CIMS is also at the forefront when it comes to education, especially regarding breast feeding. It has long been established that breastfeeding is the best way to nourish an infant and has been endorsed by the WHO and the American Academy of Pediatrics. Yet a small percentage of American women and their babies have established breastfeeding by 6 weeks. CIMS’ members work diligently to provide breastfeeding education resources to underserved areas and to assist mamas who want to breast feed to do so.

CIMS is working to change the way American clinicians provide prenatal care to pregnant women. They advocate for the midwifery model of care which sees a woman as the primary driver of her health care and as an active participant in all decisions regarding her prenatal care.

The Mother Friendly Childbirth Initiative (MFCI)

With all of these interests, CIMS has issued The Mother Friendly Childbirth Initiative (MFCI). MFCI clearly states the position of CIMS on maternal, child and family birth and health care and what they are doing to change our current maternal health care system. The entire consensus statement can be read here.

CIMS is not a bunch of loud mouths hippies calling for everyone to have home births, and unfortunately, that is how some of their opponents try to portray them. On the contrary, CIMS is an organization whose members and advocates research pregnancy and child birth while adhering to the most stringent medical research methods currently required.  Any treatment or procedure that they advocate is endorsed because there is clearly defined evidence that the treatment is effective and beneficial and works with minimal or no inhibition to the natural course of pregnancy, labor and delivery. As we all know there are a number of treatments and procedures performed today during the course of “normal” prenatal care, pregnancy, labor and delivery that while they “get the job done,” they are often detrimental to mama and baby either physically and/or emotionally. CIMS raises awareness about such procedures while at the same time advocating for alternatives that are more supportive, nurturing, and equally beneficial and effective for mama and baby.

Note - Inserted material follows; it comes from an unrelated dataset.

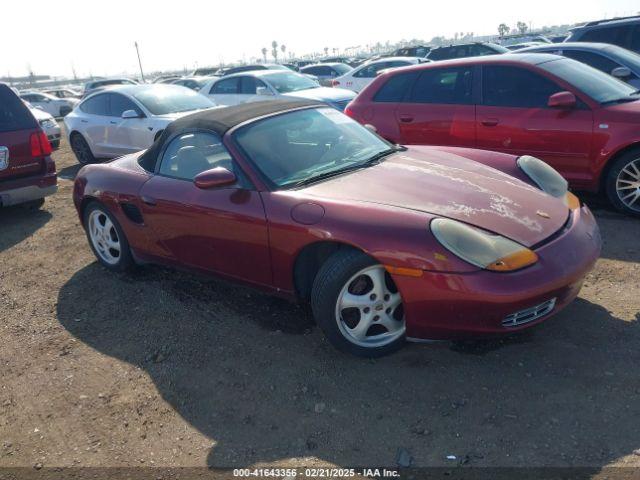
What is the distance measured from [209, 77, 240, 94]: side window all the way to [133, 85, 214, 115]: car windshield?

CIMS is an advocate for safe, natural pregnancies and births. No, they are not going to reem you for being high risk and needing intervention such as bed rest. But they are going to advocate that you be offered all possible options for your situation, that you get the support that you need while you are on bed rest regardless of your economic or insurance situation, that you be allowed to at least try vaginal birth in the absence of an evidence based contraindication, that you be close to your baby as soon as possible after delivery and that you have all the education, assistance  and support that you need to skillfully breastfeed your newborn.

I’ve said it before and I’ll say it again. Being on prescribed bed rest with a high risk pregnancy does not mean that you, a mama on bed rest,  lose all rights to decide your course of care. Nor should it prevent you from receiving the best care for you and your baby; care that supports you, nurtures you and results in both of you. CIMS may advocate for vaginal births and a midwifery model of care, but at its heart, CIMS seeks to defend and advocate for the health and well being of mothers and babies.